▶ Challenges
1 – In the personal account, how long had the coworker been with his girlfriend?
2 – Write the next part of the personal account, picking up after its final sentence.

▶ Passage to read
▶
Late 2006, I was on the tail end of a decision to turn my life around. Over that year, I'd used travel as a catalyst to make a ton of positive changes in my life, & was able to overcome major social anxiety and PTSD related to childhood trauma. In pursuit of an old online friend with a mutual crush, I stayed with some friends near where he lived for a couple of months. It didn't work out, but I met someone special while I was there.

 

The guy who trained me at one of my temp jobs was a few years older than me, living with his folks and preparing to go back to school and upgrade his associate's to a bachelor's. Our chemistry was instantaneous. Even though I was still "trying" to make things work with my old crush, my heart fell the moment he awkwardly inserted a mention of his girlfriend into our lighthearted flirting. I was hooked right away: every time we saw each other at work, we spent as much of the shift possible finding things to do together, while outside work, we'd talk on IM until 5 in the morning.

 

Our conversations quickly turned to sex. We RPed at length. He told me that if I were single, he'd be trying to assassinate my relationship and take me for himself. His girlfriend of two years became an afterthought.

 

But the most we touched was his leg brushing against mine and driving me crazy while we edited his writing in the coffee shop together, or the hug he gave me when he was too embarrassed that our coworkers were trying to goad him into giving me a new year's kiss.
◀
Stored items from a collection:
▶
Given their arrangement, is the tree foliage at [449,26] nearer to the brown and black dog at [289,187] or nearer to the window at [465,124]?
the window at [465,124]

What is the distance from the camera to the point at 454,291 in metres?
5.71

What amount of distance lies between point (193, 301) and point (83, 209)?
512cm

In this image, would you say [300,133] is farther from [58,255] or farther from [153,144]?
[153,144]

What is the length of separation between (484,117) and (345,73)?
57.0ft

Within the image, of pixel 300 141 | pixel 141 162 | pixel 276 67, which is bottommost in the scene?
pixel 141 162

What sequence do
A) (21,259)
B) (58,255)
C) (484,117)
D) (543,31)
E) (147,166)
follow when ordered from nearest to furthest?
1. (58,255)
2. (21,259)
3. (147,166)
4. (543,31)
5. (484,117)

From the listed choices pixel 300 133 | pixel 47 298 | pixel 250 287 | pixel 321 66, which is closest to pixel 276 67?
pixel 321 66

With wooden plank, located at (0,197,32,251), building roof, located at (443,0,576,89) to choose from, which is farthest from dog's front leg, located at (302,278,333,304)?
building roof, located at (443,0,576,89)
◀
▶ Results in order
1 – Two years.

2 –
I was too embarrassed to ask for his phone number (we only had each other's IM screennames at the time), and he went incommunicado for the week before I left town to go pursue school in my home state. It was a sudden decision. I was in emotional turmoil because he wouldn't leave his girlfriend for me. I figured the best thing to do was separate myself, try to move on, and it'd be better to throw myself into my education than mope, right?

 

Besides. It couldn't mean much in the long run. He was just some insignificant crush I developed while I was traveling, I reasoned, shoving my feelings very forcibly into a tiny little box underneath my educational ambitions.

 

Next I heard from him wasn't long after. He was shocked that I'd moved away. He had broken up with her. Even if I'd moved away, he loved me and wanted to do whatever it took to make something, anything work. He knew from our previous conversations that I didn't ever want to try a LDR again, but he had to try, he said. It was everything I wish he'd said before I left and then some.

 

And I was furious. I'd finally started to move on, had some casual attachments that meant nothing but fun, and loved being back in school now that I'd gotten rid of that pesky anxiety disorder. I loved him, and I knew it, and it wasn't fair of him to come out of nowhere trying to fix the mistake of not getting together when it'd interfere with the rest of my life. I was halfway across the country, FFS!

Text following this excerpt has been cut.